§ **OBJECTIVE 1**:
In the patent text, explain in one to three sentences why the mass sensing system is calibrated when the bucket is inserted.
§ **OBJECTIVE 2**:
Echo the patent text word for word, beginning at the words "4. 4 . The method" and stopping after the words "of the bucket.".

§ **TEXT BLOCK**:
US20260127558A1US 20260127558 A1US20260127558 A1US 20260127558A1US-20260127558-A1

Abstract

Embodiments disclosed herein provide various systems and methods for obtaining organic matter data related to the processing of food matter and mixed organics in an organic matter processing apparatus. The organic matter data can include, for example, mass values, water content values, timestamps, account numbers, other quantifiable metrics, and other identifying information. The organic matter data can be used according to many different embodiments. For example, in one embodiment, the organic matter data can be provided to a central system that processes the data for use by a third party such as a matter collector or an end user of output produced by the organic matter processing apparatus. In another embodiment, organic matter data can be presented to a user of the organic matter processing apparatus.

Inventors

  • Matthew Lee Rogers
  • Harry E. Tannenbaum
  • Adam Mittleman
  • Scott Smithline
  • Jaideep Singh Chavan
  • Saket Vora
  • SHAYAN SAYADI
  • Alyssa Noelle Pollack
  • Geoffrey Becker Hill

Assignees

  • Mill Industries, LLC

Dates

Publication Date
20260507
Application Date
20251230

Claims (18)

  1. 1 . A method for operating an organic matter processing apparatus (OMPA) comprising a bucket, a mass sensing system, communications circuitry, and a processor, the method comprising: initially calibrating the mass sensing system in response to a bucket insertion event such that bucket mass is tared; and after the bucket is inserted into the OMPA and the mass sensing system has been initially calibrated: measuring mass of the bucket with the calibrated mass sensing system in response to a lid open event; adding the measured mass to the total mass added value; executing organic matter processing to convert OMPA input contained in the bucket into OMPA output; obtaining mass values of the bucket with the calibrated mass sensing system during an active cycle of the organic matter processing or at an end cycle of the organic matter processing; obtaining water content values within the OMPA during the active cycle of the organic matter processing or at the end cycle of the organic matter processing; performing calculations based on the mass values and the water content values; incorporating the calculations, mass values, and water content values into an organic matter data set; and transmitting the organic matter data set to a central system.
  2. 2 . The method of claim 1 , further comprising: temporarily stopping at least one component of the active cycle of the organic matter processing; obtaining mass values of the bucket with the calibrated mass sensing system during temporary stoppage of the least one component; obtaining water content values within the OMPA during temporary stoppage of the least one component; wherein the performing calculations is based on mass values and water content values obtained during temporary stoppage of the least one component; wherein the organic matter data set comprises the mass values, water content values, and calculations obtained during temporary stoppage of the least one component; and restarting the stopped at least one component.
  3. 3 . The method of claim 2 , wherein the at least one component comprises a grinding mechanism.
  4. 4 . The method of claim 1 , wherein after the bucket is inserted into the OMPA and the mass sensing system has been initially calibrated, the method further comprising: in response to a lid open event, temporarily stopping the active cycle of the organic matter processing prior to measuring the mass value of the bucket.

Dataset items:

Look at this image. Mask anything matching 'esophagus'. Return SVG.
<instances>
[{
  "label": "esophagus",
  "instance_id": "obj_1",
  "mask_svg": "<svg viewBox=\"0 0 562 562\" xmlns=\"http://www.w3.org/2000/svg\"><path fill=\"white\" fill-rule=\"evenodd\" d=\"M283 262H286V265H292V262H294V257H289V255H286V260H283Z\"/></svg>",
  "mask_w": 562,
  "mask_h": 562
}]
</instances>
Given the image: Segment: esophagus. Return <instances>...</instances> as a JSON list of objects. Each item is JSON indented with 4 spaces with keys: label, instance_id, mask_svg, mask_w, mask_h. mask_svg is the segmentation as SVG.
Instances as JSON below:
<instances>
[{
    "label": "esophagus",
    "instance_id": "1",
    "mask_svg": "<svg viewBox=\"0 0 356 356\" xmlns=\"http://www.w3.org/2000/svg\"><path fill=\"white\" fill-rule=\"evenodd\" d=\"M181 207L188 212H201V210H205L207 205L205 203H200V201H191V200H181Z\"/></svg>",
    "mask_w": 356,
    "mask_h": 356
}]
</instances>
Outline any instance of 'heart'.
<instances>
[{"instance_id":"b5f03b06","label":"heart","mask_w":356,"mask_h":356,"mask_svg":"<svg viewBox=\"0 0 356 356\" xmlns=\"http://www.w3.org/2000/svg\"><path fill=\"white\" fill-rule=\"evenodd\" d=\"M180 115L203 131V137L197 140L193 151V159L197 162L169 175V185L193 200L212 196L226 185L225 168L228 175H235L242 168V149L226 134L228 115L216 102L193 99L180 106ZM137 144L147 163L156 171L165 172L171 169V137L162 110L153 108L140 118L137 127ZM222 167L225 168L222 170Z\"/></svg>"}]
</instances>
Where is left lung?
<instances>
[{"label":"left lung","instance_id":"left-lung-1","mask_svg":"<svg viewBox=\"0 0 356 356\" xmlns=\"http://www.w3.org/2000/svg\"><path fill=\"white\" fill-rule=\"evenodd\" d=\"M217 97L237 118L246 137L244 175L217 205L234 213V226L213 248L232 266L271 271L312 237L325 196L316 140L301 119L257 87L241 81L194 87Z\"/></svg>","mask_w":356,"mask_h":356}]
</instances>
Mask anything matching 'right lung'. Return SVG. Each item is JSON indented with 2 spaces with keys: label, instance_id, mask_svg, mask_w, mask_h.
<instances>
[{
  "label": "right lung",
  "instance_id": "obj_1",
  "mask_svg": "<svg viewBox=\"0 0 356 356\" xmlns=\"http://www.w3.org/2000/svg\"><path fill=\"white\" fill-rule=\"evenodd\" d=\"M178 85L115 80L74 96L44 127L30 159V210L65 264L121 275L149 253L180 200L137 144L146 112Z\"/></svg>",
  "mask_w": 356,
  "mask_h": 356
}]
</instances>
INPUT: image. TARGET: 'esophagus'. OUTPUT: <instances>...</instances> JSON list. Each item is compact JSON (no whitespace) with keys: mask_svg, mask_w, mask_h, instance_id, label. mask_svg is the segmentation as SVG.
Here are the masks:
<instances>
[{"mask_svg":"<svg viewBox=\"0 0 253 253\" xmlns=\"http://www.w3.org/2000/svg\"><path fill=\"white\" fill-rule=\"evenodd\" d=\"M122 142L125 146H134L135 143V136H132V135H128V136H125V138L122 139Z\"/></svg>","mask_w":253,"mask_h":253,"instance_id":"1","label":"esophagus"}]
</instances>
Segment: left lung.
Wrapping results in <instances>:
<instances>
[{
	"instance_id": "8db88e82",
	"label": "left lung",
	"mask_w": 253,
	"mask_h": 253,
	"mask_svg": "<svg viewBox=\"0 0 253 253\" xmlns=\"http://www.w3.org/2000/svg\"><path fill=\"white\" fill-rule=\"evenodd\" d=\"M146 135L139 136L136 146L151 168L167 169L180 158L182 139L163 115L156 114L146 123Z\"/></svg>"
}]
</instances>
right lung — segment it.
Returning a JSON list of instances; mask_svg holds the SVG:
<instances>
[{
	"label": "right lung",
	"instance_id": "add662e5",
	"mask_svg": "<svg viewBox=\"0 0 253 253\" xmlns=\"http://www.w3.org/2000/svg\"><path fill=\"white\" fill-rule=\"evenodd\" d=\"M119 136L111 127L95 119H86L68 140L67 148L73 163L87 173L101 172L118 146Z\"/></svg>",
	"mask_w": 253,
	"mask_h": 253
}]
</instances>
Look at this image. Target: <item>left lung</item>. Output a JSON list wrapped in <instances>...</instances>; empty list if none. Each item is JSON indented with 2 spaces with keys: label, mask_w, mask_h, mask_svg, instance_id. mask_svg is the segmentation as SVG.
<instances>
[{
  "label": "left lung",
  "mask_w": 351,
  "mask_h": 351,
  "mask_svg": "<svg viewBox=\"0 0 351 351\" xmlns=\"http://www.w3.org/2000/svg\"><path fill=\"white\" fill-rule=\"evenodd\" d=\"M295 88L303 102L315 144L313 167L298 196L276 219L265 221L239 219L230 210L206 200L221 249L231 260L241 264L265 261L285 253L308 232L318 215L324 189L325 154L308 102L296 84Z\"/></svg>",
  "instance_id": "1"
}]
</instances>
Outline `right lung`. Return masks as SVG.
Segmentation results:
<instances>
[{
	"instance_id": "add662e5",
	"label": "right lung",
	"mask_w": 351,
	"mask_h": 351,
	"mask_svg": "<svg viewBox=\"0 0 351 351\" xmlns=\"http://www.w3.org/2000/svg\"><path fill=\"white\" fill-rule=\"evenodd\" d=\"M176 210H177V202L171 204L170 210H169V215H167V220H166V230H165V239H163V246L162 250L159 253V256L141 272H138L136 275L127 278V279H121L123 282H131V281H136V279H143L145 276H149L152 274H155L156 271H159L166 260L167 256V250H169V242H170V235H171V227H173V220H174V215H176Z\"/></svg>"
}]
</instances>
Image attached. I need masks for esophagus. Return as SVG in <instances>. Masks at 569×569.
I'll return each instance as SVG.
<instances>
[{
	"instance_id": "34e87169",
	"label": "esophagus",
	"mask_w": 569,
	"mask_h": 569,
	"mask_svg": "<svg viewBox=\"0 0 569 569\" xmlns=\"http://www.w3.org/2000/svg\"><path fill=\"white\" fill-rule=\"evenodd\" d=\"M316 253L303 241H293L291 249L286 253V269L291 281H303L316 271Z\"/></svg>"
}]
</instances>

§ **EXERCISE OUTPUT 1**:
Claim 1 states that the mass sensing system is initially calibrated in response to a bucket insertion event so that the bucket mass is tared. The measurements of the bucket's mass taken afterward are made with this calibrated system.

§ **EXERCISE OUTPUT 2**:
4. 4 . The method of claim 1 , wherein after the bucket is inserted into the OMPA and the mass sensing system has been initially calibrated, the method further comprising: in response to a lid open event, temporarily stopping the active cycle of the organic matter processing prior to measuring the mass value of the bucket.